→ Task to carry out
Search the entries below for the word "site" and copy each line that has it.

→ Entries shown
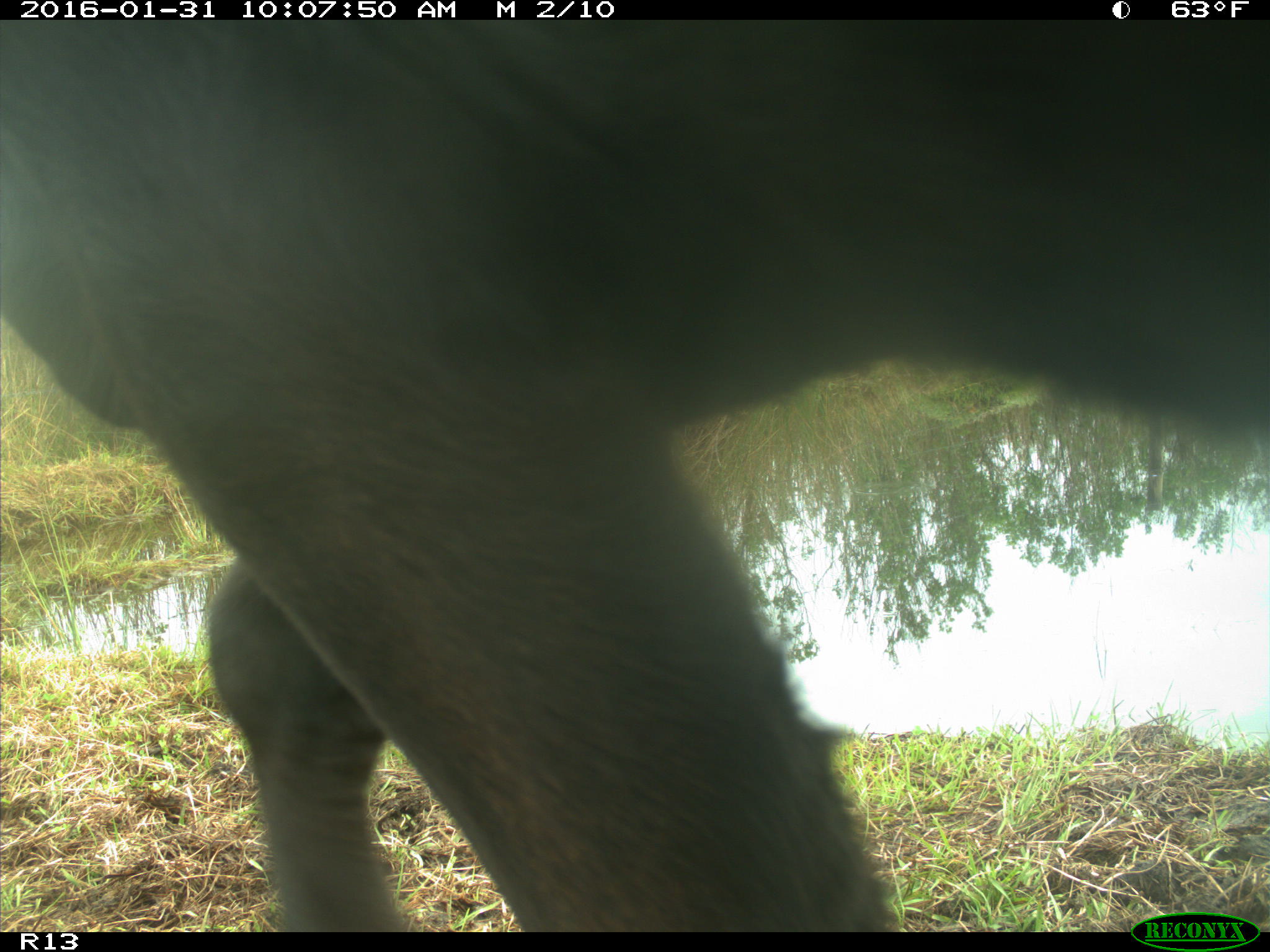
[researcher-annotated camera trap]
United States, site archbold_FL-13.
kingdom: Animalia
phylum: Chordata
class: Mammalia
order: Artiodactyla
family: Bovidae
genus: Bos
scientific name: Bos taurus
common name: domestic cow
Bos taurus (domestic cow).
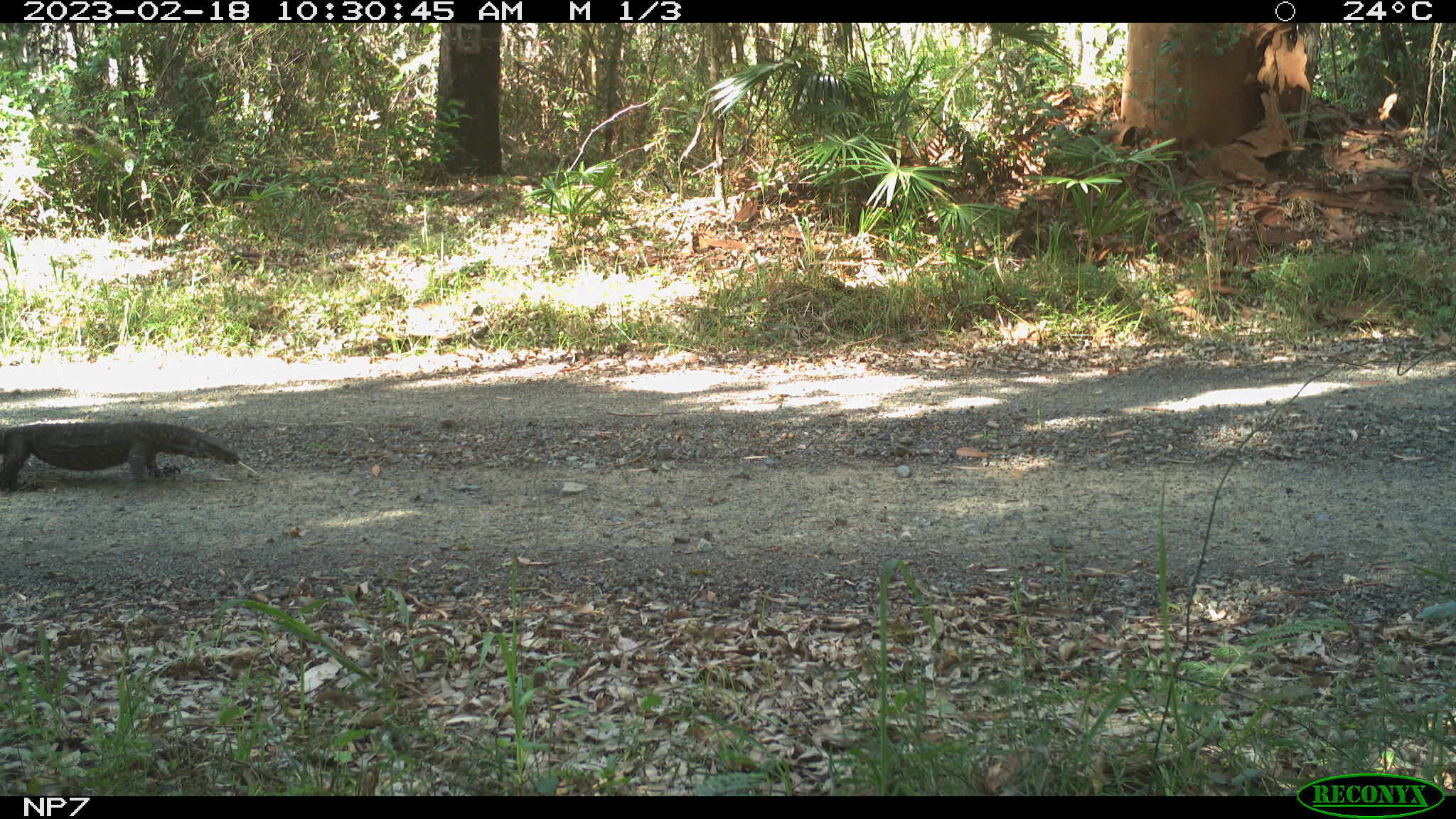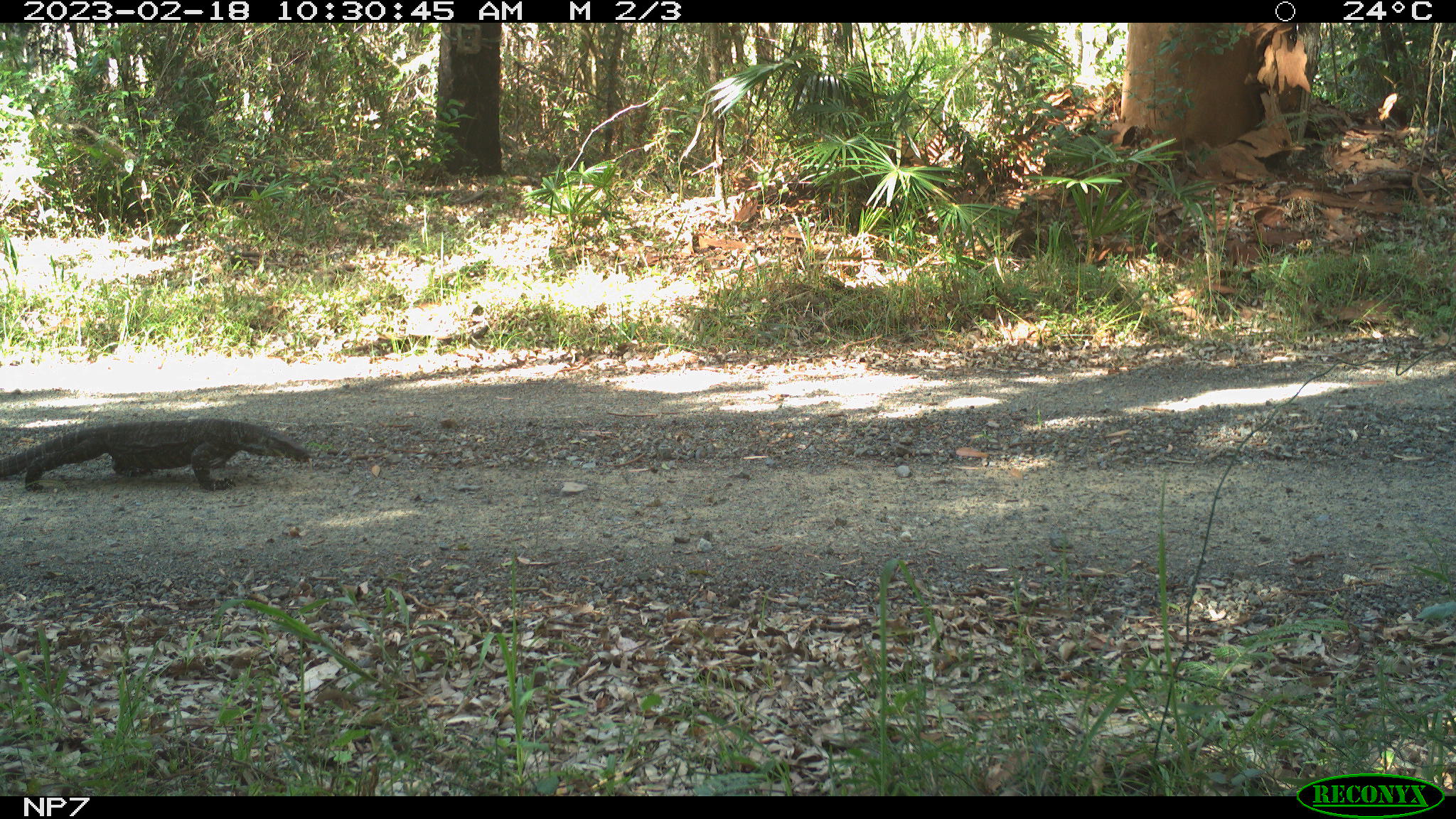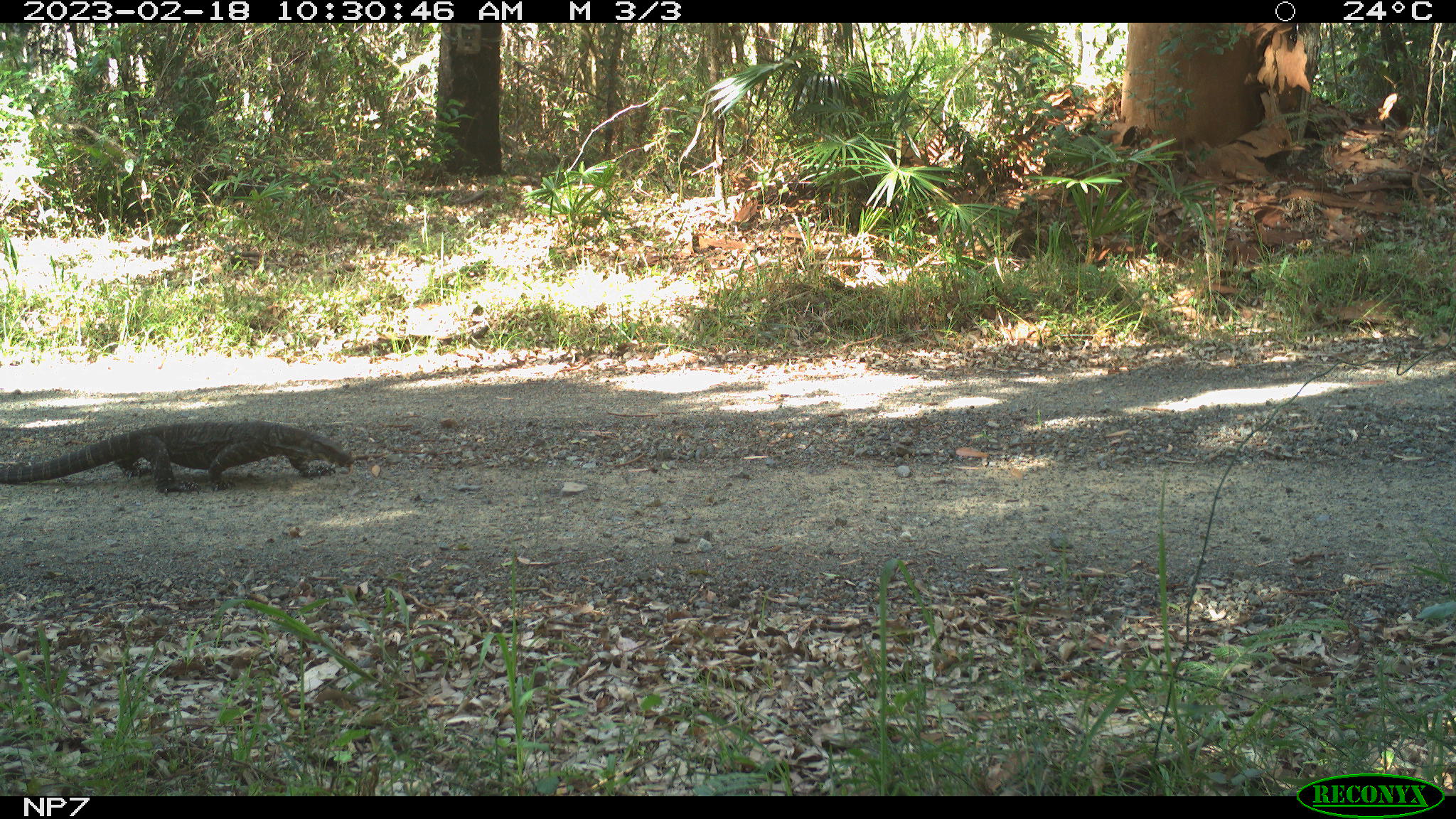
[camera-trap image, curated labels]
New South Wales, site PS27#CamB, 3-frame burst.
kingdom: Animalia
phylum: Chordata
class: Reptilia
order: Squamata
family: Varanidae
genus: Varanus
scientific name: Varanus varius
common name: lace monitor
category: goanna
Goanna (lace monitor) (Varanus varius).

---

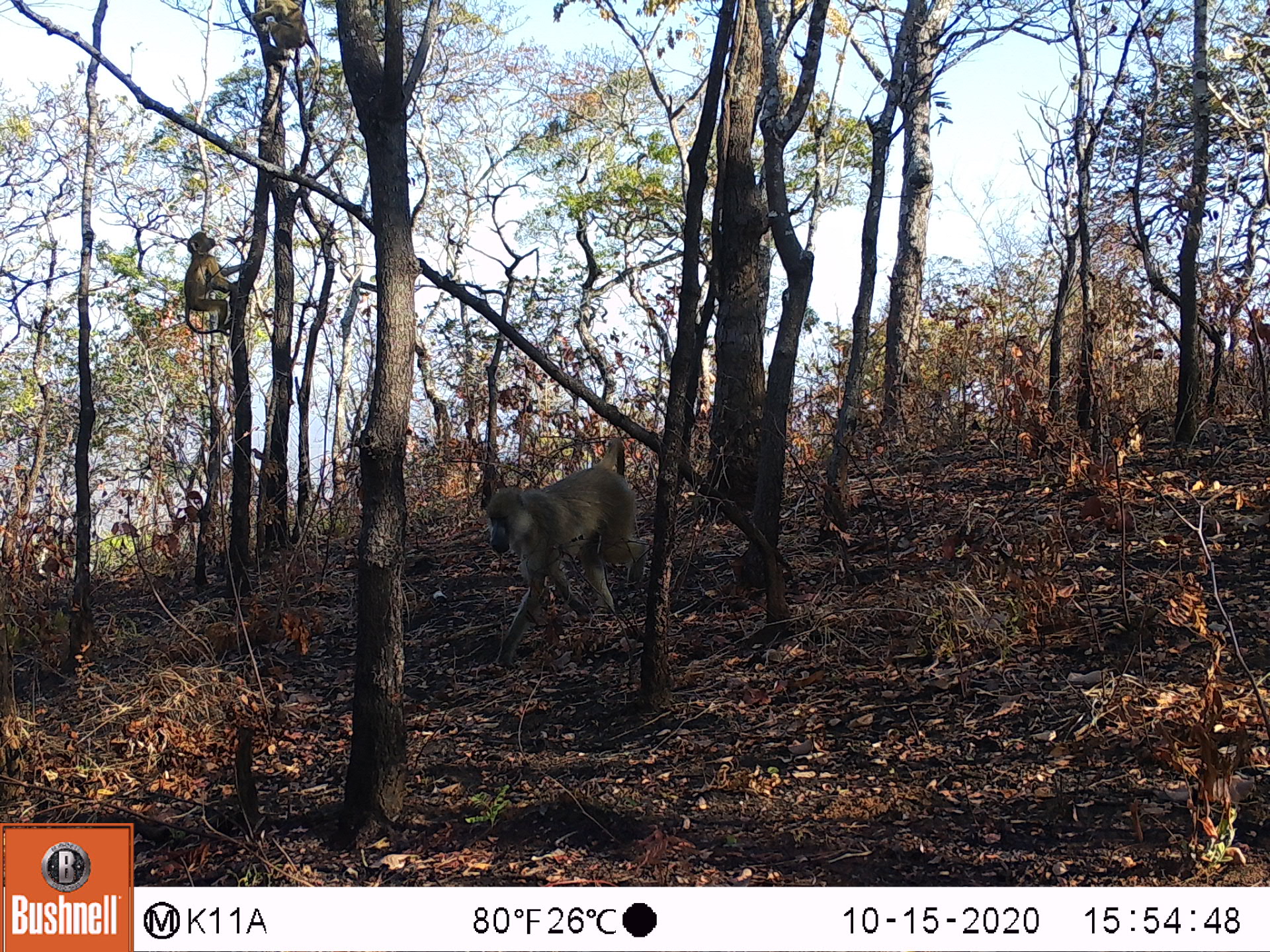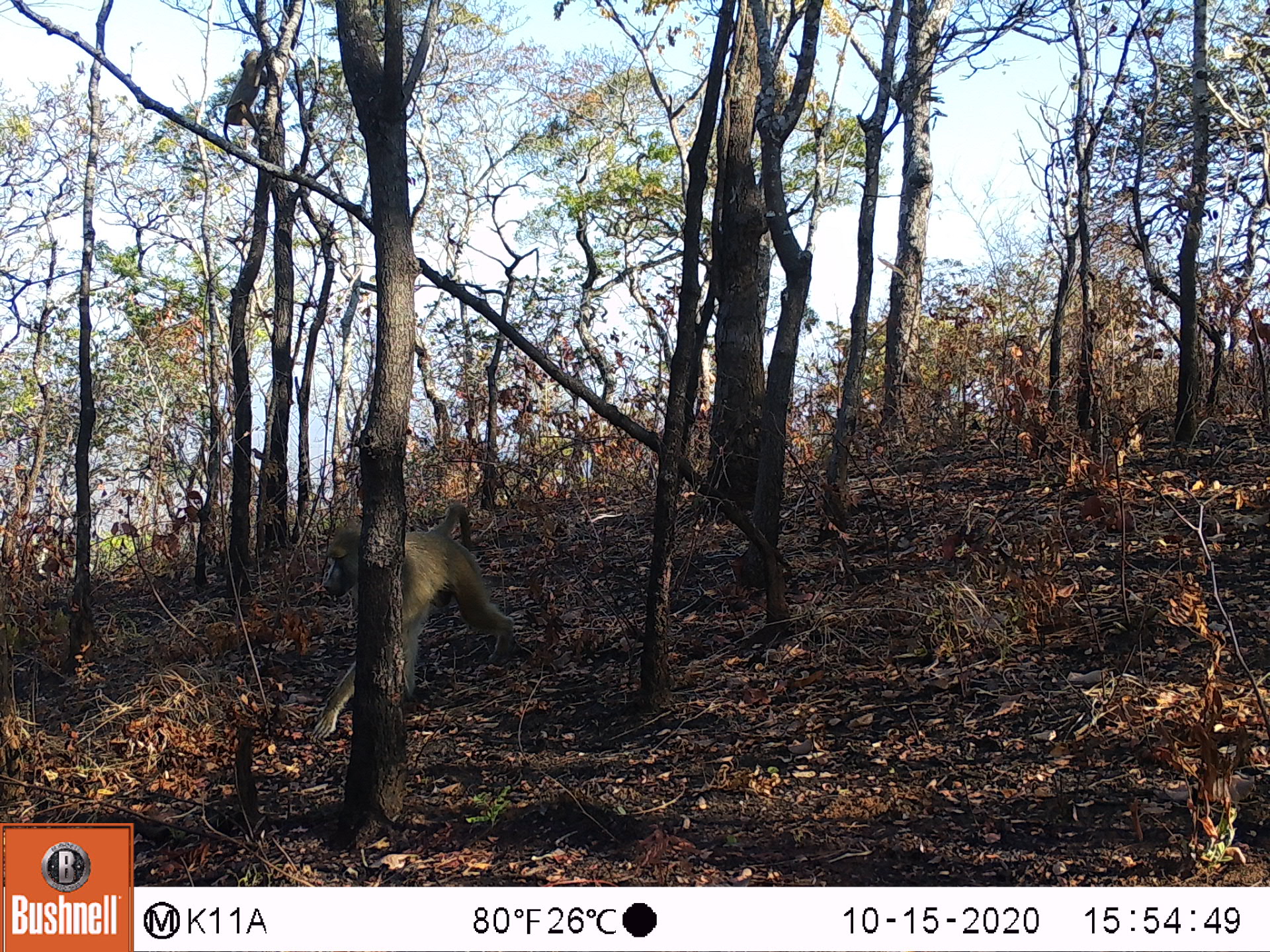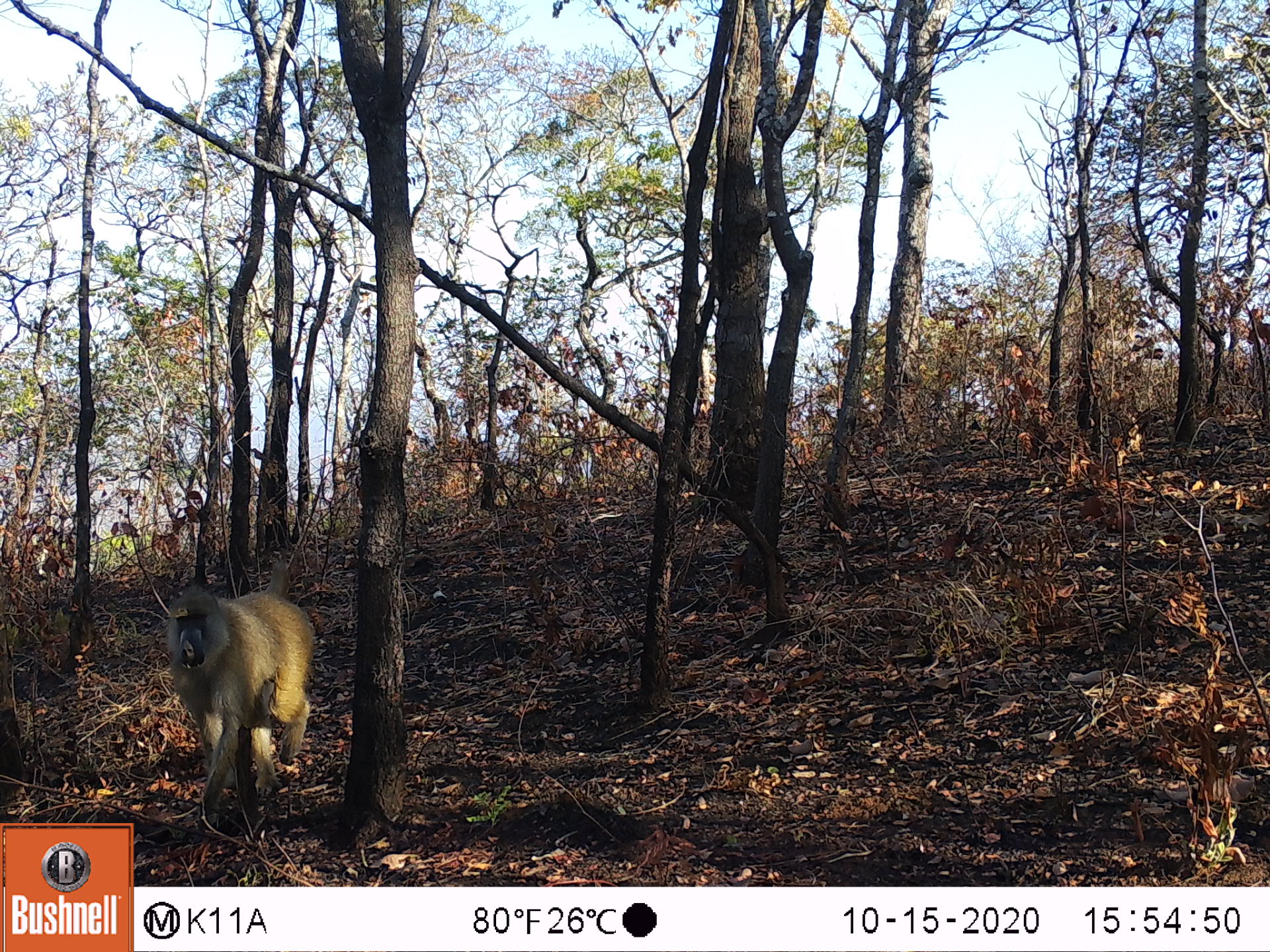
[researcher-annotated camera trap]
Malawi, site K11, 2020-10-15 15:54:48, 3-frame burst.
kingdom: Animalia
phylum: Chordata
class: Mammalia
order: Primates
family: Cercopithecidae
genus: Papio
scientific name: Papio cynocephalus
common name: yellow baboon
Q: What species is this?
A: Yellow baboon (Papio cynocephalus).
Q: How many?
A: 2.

---

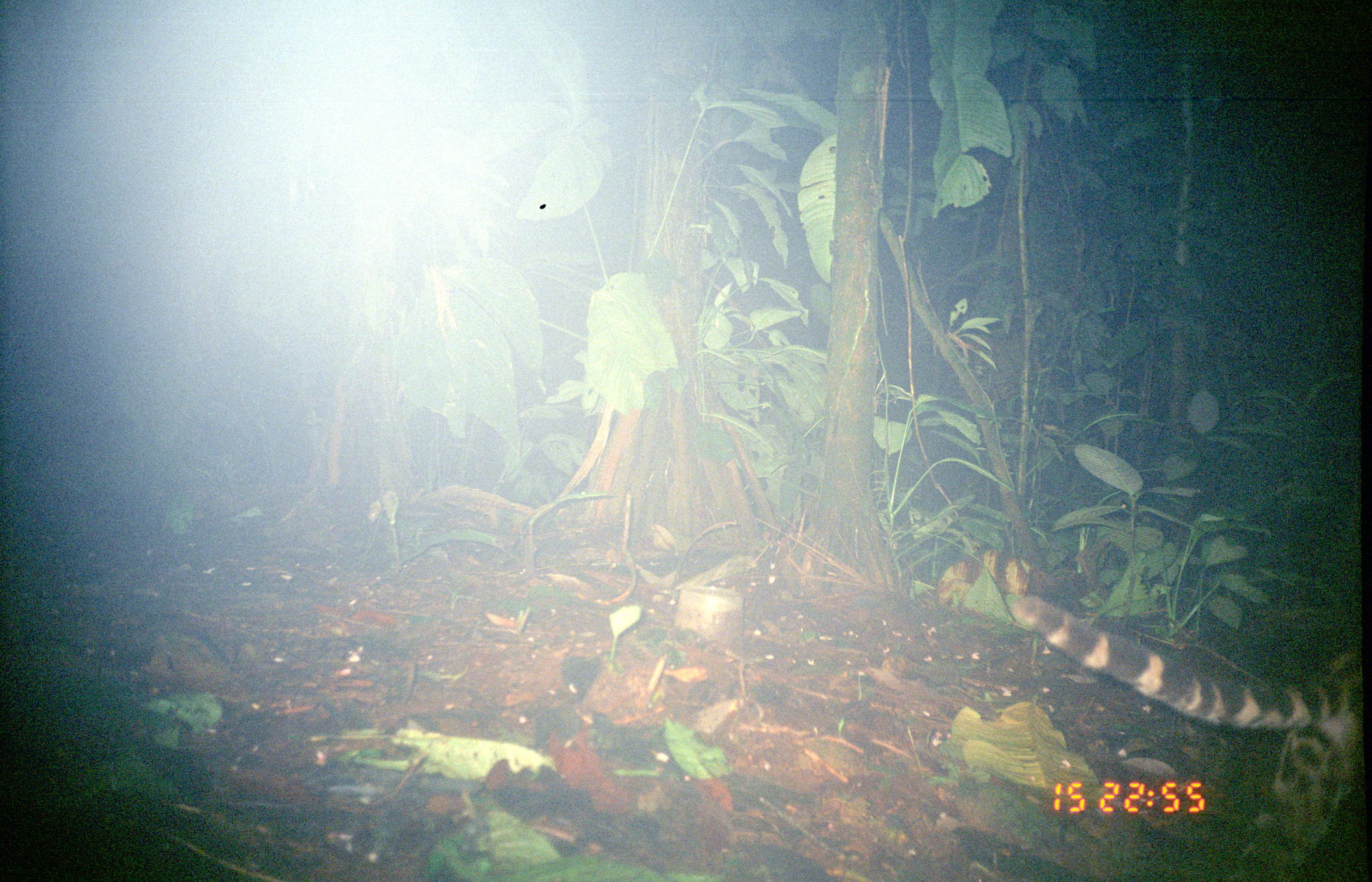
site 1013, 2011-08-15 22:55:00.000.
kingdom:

→ Solution to this task
United States, site archbold_FL-13.
New South Wales, site PS27#CamB, 3-frame burst.
Malawi, site K11, 2020-10-15 15:54:48, 3-frame burst.
site 1013, 2011-08-15 22:55:00.000.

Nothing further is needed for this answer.